*ARBEITSAUFTRAG*
Gib den Text über die Konsultation zu Mission in Schweizer Freikirchen vollständig und ohne jede Änderung wieder.

*LESETEXT*

● ● ● ● ● ● ●

Wie denken (Frei-)Kirchen in der Schweiz über Mission, inwiefern sind sie selbst aktiv, wo sehen sie Chancen und Herausforderungen, um in der heutigen Zeit Glauben und Hoffnung zu teilen? – Spannende Fragen, die bislang einer systematischen Beantwortung harren. Das soll die «Konsultation zu Mission» ändern, welche die Missions- und Entwicklungsorganisation «Life In Abundance» (LIA) mit der Schweizerischen Evangelischen Allianz SEA und weiteren Partnern durchführt. Die Ergebnisse zeigen unter anderem das Potenzial einer stärkeren Zusammenarbeit missionaler Akteure und die Bedeutung visionärer Leitungspersonen.

 

Die Projektleiterin und Sozioökonomin Dr. Julia Henke von LIA hat mit 25 Verbandsleitern und Pastoren evangelisch-freikirchlicher Kirchen in der Deutschschweiz gesprochen. Die Befragungen bilden die Grundlage für einen Bericht, der einen Überblick gibt über das aktuelle Denken über Mission sowie die missionale Praxis in Schweizer Freikirchen und der ihre Auseinandersetzung mit dem Thema fördern soll. Der Begriff «Mission» wurde dabei von den Teilnehmenden selbst definiert und kann sowohl Evangelisation wie auch soziales Engagement in der Schweiz und im Ausland umfassen.

 

Die Studie wurde in Partnerschaft mit der SEA, ihren Arbeitsgemeinschaften Evangelischer Missionen (AEM) und Interaction sowie dem Dachverband Freikirchen.ch durchgeführt und fachlich begleitet von einem Beratungsausschuss, der aus Theologinnen und Missiologen verschiedener christlicher Ausbildungsstätten (Bienenberg, IGW, ISTL, TSC, HET-PRO) besteht. Die operativen Kosten des Projekts werden von LIA getragen und sind ein Geschenk an die Kirche in der Schweiz.

● ● ● ● ● ● ●

*ÜBUNGSMATERIAL*

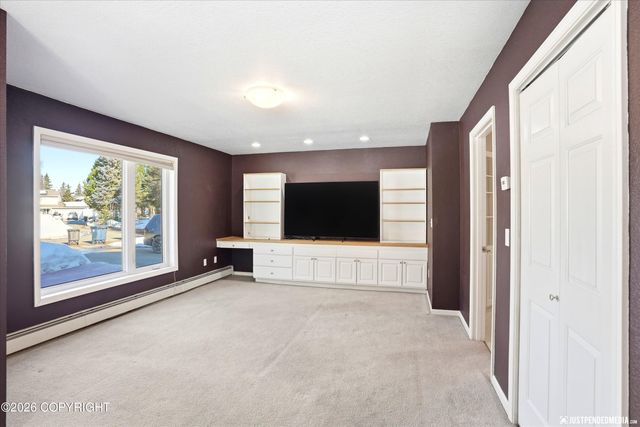 2431 Wellington Court, Anchorage, AK 99517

● ● ● ● ● ● ●

*ERGEBNIS*
Wie denken (Frei-)Kirchen in der Schweiz über Mission, inwiefern sind sie selbst aktiv, wo sehen sie Chancen und Herausforderungen, um in der heutigen Zeit Glauben und Hoffnung zu teilen? – Spannende Fragen, die bislang einer systematischen Beantwortung harren. Das soll die «Konsultation zu Mission» ändern, welche die Missions- und Entwicklungsorganisation «Life In Abundance» (LIA) mit der Schweizerischen Evangelischen Allianz SEA und weiteren Partnern durchführt. Die Ergebnisse zeigen unter anderem das Potenzial einer stärkeren Zusammenarbeit missionaler Akteure und die Bedeutung visionärer Leitungspersonen.

 

Die Projektleiterin und Sozioökonomin Dr. Julia Henke von LIA hat mit 25 Verbandsleitern und Pastoren evangelisch-freikirchlicher Kirchen in der Deutschschweiz gesprochen. Die Befragungen bilden die Grundlage für einen Bericht, der einen Überblick gibt über das aktuelle Denken über Mission sowie die missionale Praxis in Schweizer Freikirchen und der ihre Auseinandersetzung mit dem Thema fördern soll. Der Begriff «Mission» wurde dabei von den Teilnehmenden selbst definiert und kann sowohl Evangelisation wie auch soziales Engagement in der Schweiz und im Ausland umfassen.

 

Die Studie wurde in Partnerschaft mit der SEA, ihren Arbeitsgemeinschaften Evangelischer Missionen (AEM) und Interaction sowie dem Dachverband Freikirchen.ch durchgeführt und fachlich begleitet von einem Beratungsausschuss, der aus Theologinnen und Missiologen verschiedener christlicher Ausbildungsstätten (Bienenberg, IGW, ISTL, TSC, HET-PRO) besteht. Die operativen Kosten des Projekts werden von LIA getragen und sind ein Geschenk an die Kirche in der Schweiz.